Assis dans mon bar fétiche, j'écoute les gens se pousser du col pour raconter qui son dernier film, qui sa dernière fusac, qui gloser sur tel ou tel aliment, cigare ou biture en cours d'ingurgitation... chacun raconte sa vie son oeuvre et au milieu des perles se glissent.

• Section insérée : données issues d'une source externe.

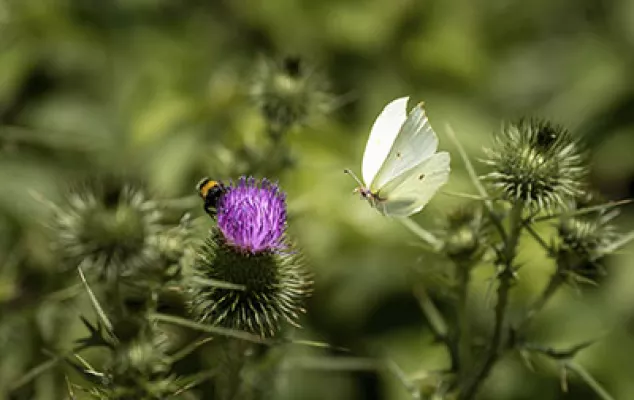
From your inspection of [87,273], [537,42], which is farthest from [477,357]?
[537,42]

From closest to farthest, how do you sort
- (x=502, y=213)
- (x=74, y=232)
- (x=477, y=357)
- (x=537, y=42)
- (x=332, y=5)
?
(x=74, y=232), (x=502, y=213), (x=477, y=357), (x=332, y=5), (x=537, y=42)

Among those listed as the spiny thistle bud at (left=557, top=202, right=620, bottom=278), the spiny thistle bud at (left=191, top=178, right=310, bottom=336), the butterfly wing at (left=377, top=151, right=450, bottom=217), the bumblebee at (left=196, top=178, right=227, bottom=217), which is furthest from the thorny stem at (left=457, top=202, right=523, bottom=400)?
the bumblebee at (left=196, top=178, right=227, bottom=217)

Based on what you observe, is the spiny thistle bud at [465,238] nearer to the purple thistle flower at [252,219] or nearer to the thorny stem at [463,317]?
the thorny stem at [463,317]

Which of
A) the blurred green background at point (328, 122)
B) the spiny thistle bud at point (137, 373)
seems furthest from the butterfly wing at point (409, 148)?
the blurred green background at point (328, 122)

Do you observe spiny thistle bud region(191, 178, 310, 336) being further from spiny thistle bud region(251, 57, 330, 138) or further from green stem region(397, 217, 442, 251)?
spiny thistle bud region(251, 57, 330, 138)

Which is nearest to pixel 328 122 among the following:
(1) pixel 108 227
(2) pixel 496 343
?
(2) pixel 496 343

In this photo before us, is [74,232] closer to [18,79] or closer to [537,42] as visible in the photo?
[18,79]
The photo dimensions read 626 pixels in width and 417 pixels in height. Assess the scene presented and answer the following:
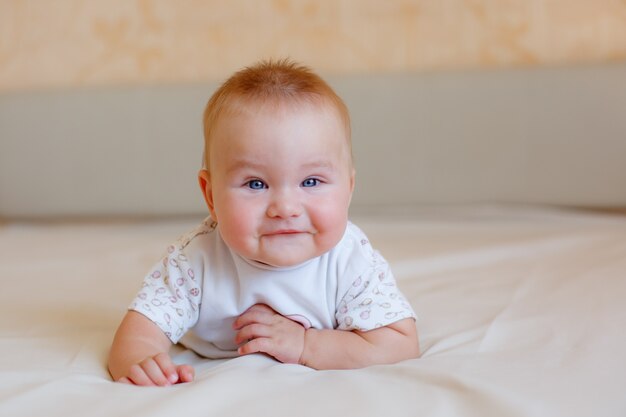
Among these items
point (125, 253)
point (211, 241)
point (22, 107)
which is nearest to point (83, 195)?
point (22, 107)

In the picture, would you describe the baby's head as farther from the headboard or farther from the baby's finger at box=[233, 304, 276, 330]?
the headboard

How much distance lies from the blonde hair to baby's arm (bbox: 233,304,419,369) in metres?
0.22

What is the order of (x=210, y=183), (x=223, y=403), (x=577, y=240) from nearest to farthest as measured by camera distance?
(x=223, y=403)
(x=210, y=183)
(x=577, y=240)

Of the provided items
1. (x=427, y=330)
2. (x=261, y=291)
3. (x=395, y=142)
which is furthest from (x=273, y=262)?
(x=395, y=142)

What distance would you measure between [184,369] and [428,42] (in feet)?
4.22

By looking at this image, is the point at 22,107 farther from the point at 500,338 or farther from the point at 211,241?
the point at 500,338

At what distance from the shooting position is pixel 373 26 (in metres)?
1.96

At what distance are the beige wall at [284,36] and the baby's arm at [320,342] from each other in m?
1.12

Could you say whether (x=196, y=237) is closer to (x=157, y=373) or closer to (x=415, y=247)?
(x=157, y=373)

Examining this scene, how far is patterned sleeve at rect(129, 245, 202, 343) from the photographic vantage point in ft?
3.22

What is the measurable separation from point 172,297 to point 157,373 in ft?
0.46

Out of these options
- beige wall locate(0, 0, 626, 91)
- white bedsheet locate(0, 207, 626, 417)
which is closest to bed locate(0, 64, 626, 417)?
white bedsheet locate(0, 207, 626, 417)

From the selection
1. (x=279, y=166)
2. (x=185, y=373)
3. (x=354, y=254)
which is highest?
(x=279, y=166)

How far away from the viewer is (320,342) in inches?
Result: 37.7
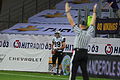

Là, un homme marié en face d'une blonde plutôt quelconque habillée en noir fade sans aucune allure (voutée) alors que lui porte des sauocquettes bon marchées, des chaussures non cirées, une chemise dont les poignets sont mal repassés, l'air un peu bovin sans parler de la grosse montre qui tente de témoigner d'un certain manque de virilité... Ce couple charmant, raconte les différentes péripéties de leurs vies qu'il convient de taire pour ne pas trop vriller du sujet qui est l'expression du titre de cette note : "Il a un vélib' dans la tête ce pauvre garçon".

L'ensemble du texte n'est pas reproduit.